[[ Excerpted passage, beginning ]]

Monthly Archives

March 2008

Jim

Benvenuto a Roma!

Benvenuto a Roma! This marks the first official posts to my blog; however, I have been in Rome already over a month. I was jogging my memory trying to figure out where to start and I realized really just how much I’ve had the opportunity to do, including some of the most interesting and unique classes I’ve ever taken, day trips to Norcia, Sienna and Ravenna, and living in one of the most historical and fascinating cities in the world—ROME! I suppose a natural starting point would be to introduce myself. I’m a junior at St. Thomas double-majoring in biochemistry and Catholic studies and hoping to pursue a career in medicine. Yes, I know, Catholic studies and biochemistry doesn’t sound like your typical double major combination, but through reading some of these future posts the ways in which these two majors complement each other will become clearer. Now about Rome…
The people of Rome say that it never rains here and we were pretty much inclined to believe them being gifted with two solid weeks of sunshine as soon as we arrived! Coming from Minnesota and sub-zero temperatures you can only imagine how excited we all were to be walking by the Spanish steps, the Coliseum, and the Trevi Fountain wearing only a light jacket. The first free day we had to explore Rome was a whirlwind of walking from site to site and church to church. We left the Bernardi student house after lunch, and, still jet lagged, managed to squeeze what should be at least a week long ordeal into an afternoon. What an incredible introduction to Rome and what a blur to look back on. I don’t know that I can remember any specific details of that day except for realizing we managed to walk by one particular church at least a dozen times. They also say that all roads lead to Rome, but once in the city of Rome it takes either an incredible sense of direction, or a lot of trial and error to navigate the small winding roads. I fit into the trial and error category.

[[ Excerpted passage, end ]]
[[ Information supplied, beginning ]]

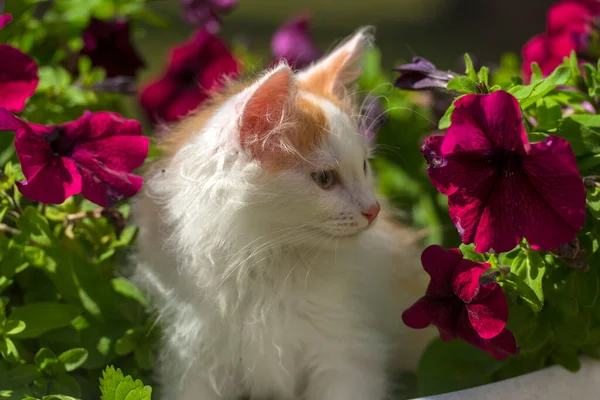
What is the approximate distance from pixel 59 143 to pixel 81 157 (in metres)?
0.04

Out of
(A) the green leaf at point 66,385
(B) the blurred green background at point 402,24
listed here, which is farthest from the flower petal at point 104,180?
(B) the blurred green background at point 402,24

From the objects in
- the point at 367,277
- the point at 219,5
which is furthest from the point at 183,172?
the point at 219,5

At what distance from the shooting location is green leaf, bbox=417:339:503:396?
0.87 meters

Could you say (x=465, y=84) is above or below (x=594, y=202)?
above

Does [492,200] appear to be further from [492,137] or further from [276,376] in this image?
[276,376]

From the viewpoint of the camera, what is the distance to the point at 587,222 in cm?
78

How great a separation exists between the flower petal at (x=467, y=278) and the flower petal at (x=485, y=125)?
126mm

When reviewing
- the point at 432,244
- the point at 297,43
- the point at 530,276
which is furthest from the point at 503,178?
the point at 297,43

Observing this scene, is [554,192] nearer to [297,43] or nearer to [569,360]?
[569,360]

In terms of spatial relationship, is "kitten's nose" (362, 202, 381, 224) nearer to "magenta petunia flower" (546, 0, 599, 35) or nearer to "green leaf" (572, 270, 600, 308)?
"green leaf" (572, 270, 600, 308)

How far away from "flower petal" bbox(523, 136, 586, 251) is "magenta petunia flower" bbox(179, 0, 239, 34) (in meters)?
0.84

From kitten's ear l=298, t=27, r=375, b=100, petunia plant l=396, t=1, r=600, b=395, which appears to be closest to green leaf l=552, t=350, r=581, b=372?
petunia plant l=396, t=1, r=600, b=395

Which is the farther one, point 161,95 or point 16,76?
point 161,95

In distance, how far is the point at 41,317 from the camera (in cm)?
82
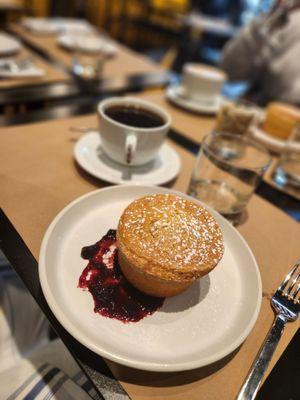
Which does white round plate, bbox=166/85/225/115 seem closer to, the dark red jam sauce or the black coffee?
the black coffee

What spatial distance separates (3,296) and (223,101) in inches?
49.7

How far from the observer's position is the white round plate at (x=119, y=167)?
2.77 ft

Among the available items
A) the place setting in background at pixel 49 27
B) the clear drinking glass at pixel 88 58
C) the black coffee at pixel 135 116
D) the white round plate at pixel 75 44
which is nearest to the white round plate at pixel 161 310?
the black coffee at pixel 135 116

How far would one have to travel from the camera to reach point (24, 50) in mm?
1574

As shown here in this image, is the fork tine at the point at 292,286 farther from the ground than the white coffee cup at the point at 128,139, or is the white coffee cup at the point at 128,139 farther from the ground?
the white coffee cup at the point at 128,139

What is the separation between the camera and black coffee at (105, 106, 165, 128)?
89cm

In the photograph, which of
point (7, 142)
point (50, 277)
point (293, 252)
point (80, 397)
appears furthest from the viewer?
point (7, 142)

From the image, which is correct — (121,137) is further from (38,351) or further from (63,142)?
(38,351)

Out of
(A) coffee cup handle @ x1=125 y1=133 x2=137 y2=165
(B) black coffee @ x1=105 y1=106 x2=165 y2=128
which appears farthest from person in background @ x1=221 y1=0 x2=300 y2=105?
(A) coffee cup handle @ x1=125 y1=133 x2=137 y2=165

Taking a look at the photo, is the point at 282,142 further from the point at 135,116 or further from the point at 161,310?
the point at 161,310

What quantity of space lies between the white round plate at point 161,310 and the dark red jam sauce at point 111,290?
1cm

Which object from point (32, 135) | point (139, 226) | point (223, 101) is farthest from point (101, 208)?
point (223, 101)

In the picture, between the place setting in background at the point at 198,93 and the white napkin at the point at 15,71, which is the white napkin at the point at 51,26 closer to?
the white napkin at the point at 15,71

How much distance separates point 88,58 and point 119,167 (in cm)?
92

[[ Information supplied, end ]]
[[ Information supplied, beginning ]]

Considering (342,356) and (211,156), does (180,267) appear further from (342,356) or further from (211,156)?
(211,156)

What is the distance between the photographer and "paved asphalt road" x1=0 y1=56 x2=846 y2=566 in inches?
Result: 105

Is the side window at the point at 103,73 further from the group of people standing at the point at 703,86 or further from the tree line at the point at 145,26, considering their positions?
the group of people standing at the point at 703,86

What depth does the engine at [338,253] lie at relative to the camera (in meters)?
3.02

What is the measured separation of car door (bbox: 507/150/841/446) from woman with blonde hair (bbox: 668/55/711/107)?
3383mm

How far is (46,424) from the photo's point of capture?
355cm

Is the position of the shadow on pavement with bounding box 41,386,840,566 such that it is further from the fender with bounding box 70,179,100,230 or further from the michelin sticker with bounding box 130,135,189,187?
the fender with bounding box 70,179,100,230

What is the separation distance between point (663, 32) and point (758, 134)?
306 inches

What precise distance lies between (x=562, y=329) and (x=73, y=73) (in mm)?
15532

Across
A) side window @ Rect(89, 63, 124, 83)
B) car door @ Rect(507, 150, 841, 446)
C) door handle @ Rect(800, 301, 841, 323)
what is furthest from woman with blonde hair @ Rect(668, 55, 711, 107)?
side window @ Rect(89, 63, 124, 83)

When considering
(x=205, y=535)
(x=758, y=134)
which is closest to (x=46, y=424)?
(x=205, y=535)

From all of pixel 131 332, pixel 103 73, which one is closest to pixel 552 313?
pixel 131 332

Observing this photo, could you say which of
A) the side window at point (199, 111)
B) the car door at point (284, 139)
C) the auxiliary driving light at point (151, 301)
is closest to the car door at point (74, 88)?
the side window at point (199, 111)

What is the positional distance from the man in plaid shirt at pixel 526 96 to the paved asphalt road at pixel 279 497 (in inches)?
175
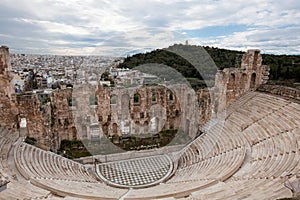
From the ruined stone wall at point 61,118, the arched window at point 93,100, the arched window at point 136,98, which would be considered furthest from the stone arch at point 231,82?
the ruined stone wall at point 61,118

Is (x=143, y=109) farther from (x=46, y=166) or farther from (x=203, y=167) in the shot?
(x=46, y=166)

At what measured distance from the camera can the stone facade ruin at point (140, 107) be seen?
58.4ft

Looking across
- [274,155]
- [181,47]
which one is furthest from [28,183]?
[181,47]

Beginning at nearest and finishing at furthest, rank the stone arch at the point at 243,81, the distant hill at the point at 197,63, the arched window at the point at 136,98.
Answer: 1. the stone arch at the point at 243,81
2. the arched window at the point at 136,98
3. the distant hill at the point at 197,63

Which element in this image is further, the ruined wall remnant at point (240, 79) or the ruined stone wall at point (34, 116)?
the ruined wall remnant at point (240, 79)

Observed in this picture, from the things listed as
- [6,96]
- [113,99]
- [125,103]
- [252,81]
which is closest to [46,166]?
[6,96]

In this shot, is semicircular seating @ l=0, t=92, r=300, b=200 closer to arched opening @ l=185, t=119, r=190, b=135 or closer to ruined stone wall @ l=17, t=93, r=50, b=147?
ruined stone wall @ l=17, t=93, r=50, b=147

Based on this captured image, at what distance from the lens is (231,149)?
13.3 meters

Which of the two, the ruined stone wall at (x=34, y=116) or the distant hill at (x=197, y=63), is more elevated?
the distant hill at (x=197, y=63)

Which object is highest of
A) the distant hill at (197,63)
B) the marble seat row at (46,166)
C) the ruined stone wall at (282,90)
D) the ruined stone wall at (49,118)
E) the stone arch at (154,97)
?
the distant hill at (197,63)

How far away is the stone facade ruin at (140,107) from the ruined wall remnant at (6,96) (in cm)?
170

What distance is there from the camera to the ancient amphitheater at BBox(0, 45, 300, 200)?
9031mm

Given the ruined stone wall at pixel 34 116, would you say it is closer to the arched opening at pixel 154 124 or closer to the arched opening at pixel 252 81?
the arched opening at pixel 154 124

[[ Information supplied, end ]]

=== Your instructions ===
Answer these questions about the Rome blog post:
1. What two subjects is the writer double-majoring in?
2. Which three sites does the writer mention walking by in only a light jacket?
3. What student house did the group leave after lunch on their first free day?

=== Response box ===
1. Biochemistry and Catholic studies
2. The Spanish steps, the Coliseum, and the Trevi Fountain
3. The Bernardi student house